■ WHAT IS BEING ASKED ■
Carry on the essay below about losing the ability to get lost in a book, picking up right after its last sentence.

■ PASSAGE SHOWN ■

****************

I can’t enjoy reading a good book the way I used to.
From the time I first learned to read, I reveled in the abilitly to pick up a book and, regardless of where I was, find myself lost to the world around me, deep in what ever adventures were unfolding on the pages before me.
It drove my mom crazy. She would trip over me in the oddest of places, curled up, book in hand, deaf to the world around me.
I have a very busy brain. It never really shuts off. In the last several months, I started noticing that I couldn’t read a book with that deep, single minded focus anymore. I found myself fiddling with the top corner of my book’s pages, riffling through them as I read. Every few pages my mind would jump out of the story and look for something else.
“I really should be cleaning the kitchen.” “That laundry pile is growing deeper by the minute. Maybe I should run down and throw a load in the washer.” “Man, those weeds are getting high, I should probably get out there and do something about them.”

****************

■ DATA SUPPLIED ■
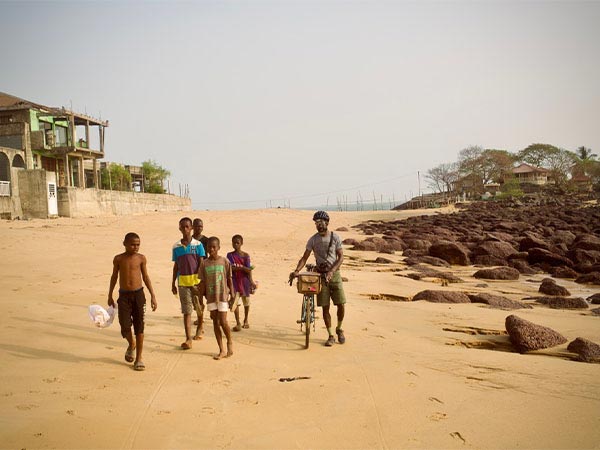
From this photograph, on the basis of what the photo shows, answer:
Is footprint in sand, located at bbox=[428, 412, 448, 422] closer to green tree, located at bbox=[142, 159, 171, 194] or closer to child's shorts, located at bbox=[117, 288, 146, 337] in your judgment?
child's shorts, located at bbox=[117, 288, 146, 337]

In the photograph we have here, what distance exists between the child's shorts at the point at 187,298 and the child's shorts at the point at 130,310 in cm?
89

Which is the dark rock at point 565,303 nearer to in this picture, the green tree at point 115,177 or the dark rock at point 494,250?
the dark rock at point 494,250

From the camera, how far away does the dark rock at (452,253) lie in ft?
57.0

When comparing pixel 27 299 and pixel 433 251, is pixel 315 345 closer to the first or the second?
pixel 27 299

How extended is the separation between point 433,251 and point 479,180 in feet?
197

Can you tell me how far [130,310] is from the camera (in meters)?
5.55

****************

■ TASK OUTPUT ■
Those thoughts are nothing new. They are thoughts I began to have (and ignore) the day I got married and had a home and husband of my own to care for. A good book usually won out and by the time I got to chapter three, they would leave me alone until I’d finished the book.
Not now though. Now my mind also jumps to thoughts like, “Hmmm, it’s been 20 minutes since I’ve checked Facebook, I’d better go see what’s happening there.” or, “I wonder if I have any new email?”
Things have gotten even worse since I made the decision to pursue photography as a profession.
There’s photography techniques to learn, like composition, exposure, editing and off camera flash, or marketing, social media and how to run a business. The list of things I need to learn to run a successful, lasting, photography business just goes on and on.
I love to learn. I research everything to death. In pre Google days that meant a large stack of books beside my chair that I could dip in to when ever I got the chance. Books I would read through from cover to cover. Now???
Now the minute a question or idea pops into my head I can run to the computer any time of the day or night and google the subject to my heart’s content, coming up for air hours later, as I succumbed to the need to follow just one more link.
It’s gotten even worse since I gave in and started checking my emails and Facebook on my iPhone. Although I might have deliberately turned off my computer on a particular day, I could still distract myself with my phone.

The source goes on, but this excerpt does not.